LAMONGAN lintasjatimnews – Kalangan pegiat sastra di Indonesia kembali memperingati Hari Puisi Nasional setiap 28 April. Tanggal ini tidak hadir tanpa makna—ia menandai wafatnya Chairil Anwar pada 28 April 1949. Meski berpulang di usia muda, 26 tahun, jejak estetik dan keberaniannya terus hidup, menggema dari ruang kelas hingga panggung-panggung sastra.
Menurut Rodli TL, M.Pd., dosen Sastra Film Unisda Lamongan, peringatan Hari Puisi kerap terjebak dalam romantisasi yang dangkal. “Kita sering hanya membaca puisi Aku di atas panggung dengan ekspresi sendu, tetapi lupa semangat perlawanan yang terkandung di dalamnya,” ujarnya.
Ia menjelaskan, pemilihan sosok Chairil Anwar sebagai ikon Hari Puisi bukan tanpa alasan. Di tengah tradisi sastra yang kala itu masih kental dengan bahasa Melayu tinggi dan ungkapan metaforis yang halus, Chairil justru tampil sebagai pemberontak. Puisinya yang terkenal, dengan larik “Aku ini binatang jalang,” menjadi simbol keberanian mendobrak pakem lama.
“Chairil membebaskan puisi dari sangkar feodal. Ia menghadirkan bahasa yang jujur, liar, dan personal. Itu yang harusnya kita rayakan, bukan sekadar simboliknya,” tegas Koordinator Dakwah Kreatif LDK PDM Lamongan
Lebih jauh, ia mengkritik kondisi puisi masa kini yang dinilai cenderung kehilangan daya gugat. Banyak karya, menurutnya, hanya berkutat pada tema-tema klise seperti patah hati, senja, atau bahkan spiritualitas yang dikemas demi popularitas di media sosial. “Puisi hari ini terlalu ingin disukai. Padahal tugas penyair bukan menyenangkan telinga, tapi mengusik kesadaran,” tambahnya.
Rodli menilai, semangat Chairil Anwar justru terletak pada keberanian untuk tidak disetujui. Dalam puisinya, Chairil menulis karena dorongan eksistensial—karena jika tidak menulis, ia merasa mati sebelum waktunya. Nilai ini, kata Rodli, yang mulai pudar di kalangan penyair muda.
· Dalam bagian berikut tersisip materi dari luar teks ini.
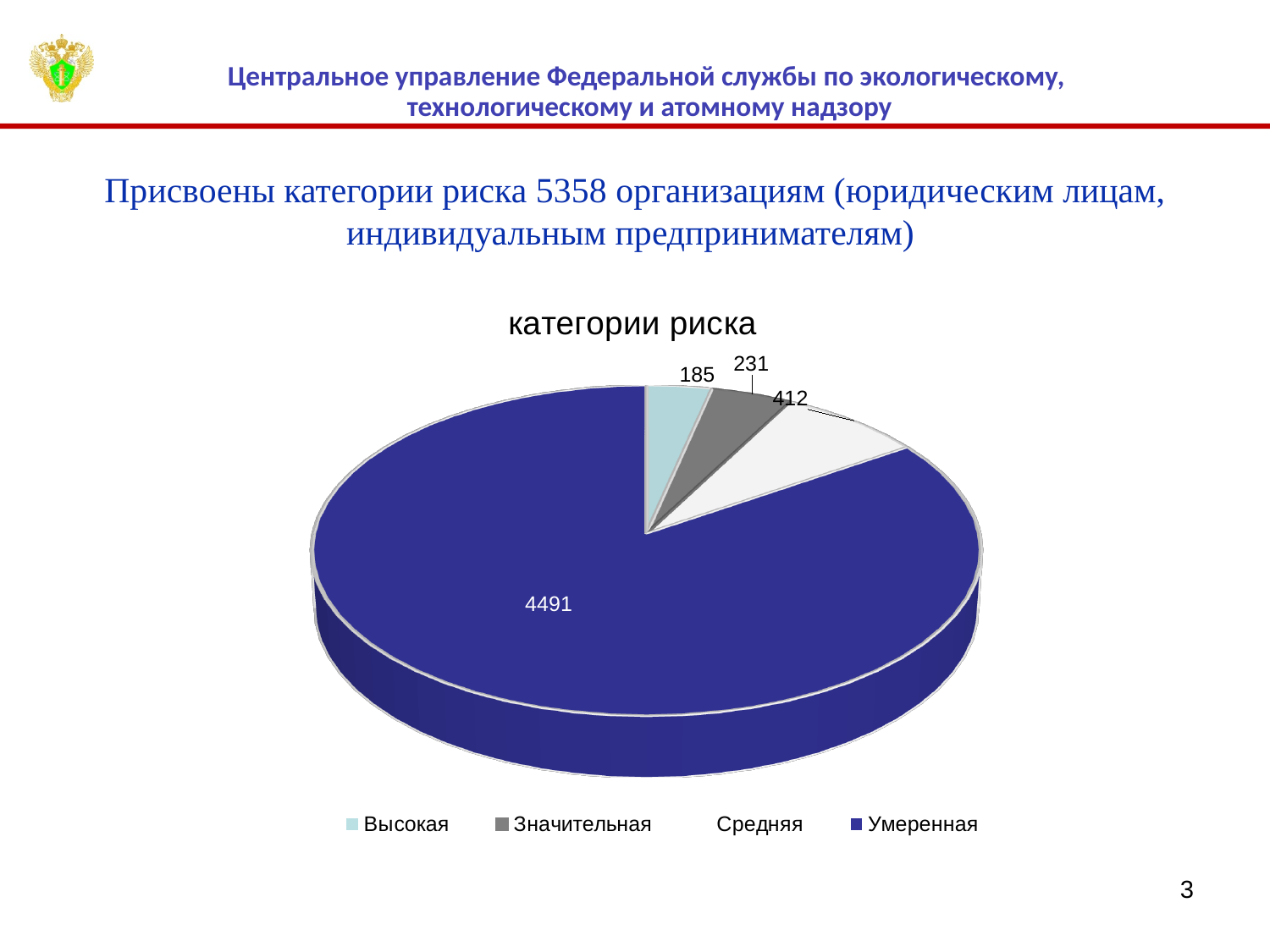
Which category has the smallest slice of the pie? Высокая What is the value for the Умеренная category? 4491 How many categories does the legend of the chart list? 4 What is the difference between the values for Средняя and Значительная? 181 What is the value for the Высокая category? 185 What is the total of all four slices in the pie chart? 5358 Which is larger, the value for Значительная or the value for Высокая? Значительная What type of chart is shown on the slide? pie chart Which category has the largest slice of the pie? Умеренная What is the value for the Значительная category? 231 What is the title of the chart? категории риска What is the value for the Средняя category? 412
Momentum Hari Puisi Nasional, lanjutnya, seharusnya menjadi refleksi bersama: apakah puisi masih menjadi alat berpikir dan bersuara, atau hanya sekadar hiasan digital. Ia mendorong generasi muda untuk berani mengangkat tema-tema yang lebih “berbahaya” dan relevan, seperti korupsi, kesehatan mental, hingga dinamika sosial-politik.
“Puisi harus hadir sebagai suara. Bukan sekadar estetika, tapi juga etika dan keberanian,” ujarnya.
Namun demikian, Rodli juga mengingatkan agar para penyair tidak terjebak menjadi peniru.
Ia mengajak untuk “membunuh Chairil” dalam arti simbolik—melampaui gaya dan pengaruhnya, bukan sekadar menirunya. “Cara terbaik menghormati Chairil adalah dengan menjadi diri sendiri, sebagaimana ia dulu menolak menjadi salinan siapa pun,” jelas pria yang tinggal di Kecamatan Kalitengah ini
Di era ketika semua orang dapat dengan mudah mempublikasikan karya, tantangan terbesar justru terletak pada kejujuran. Rodli menegaskan bahwa puisi yang kehilangan keberanian hanyalah bentuk kematian kedua—lebih sunyi dan lebih berbahaya daripada kematian fisik penyairnya.
Menutup refleksinya, ia mengutip salah satu semangat dalam karya Chairil Anwar : hidup mungkin hanya menunda kekalahan, tetapi setidaknya manusia harus pernah melawan.
“Hari Puisi bukan sekadar nostalgia. Ia adalah panggilan: masihkah kita punya nyali untuk jujur, setajam dan sepahit Chairil?” pungkasnya.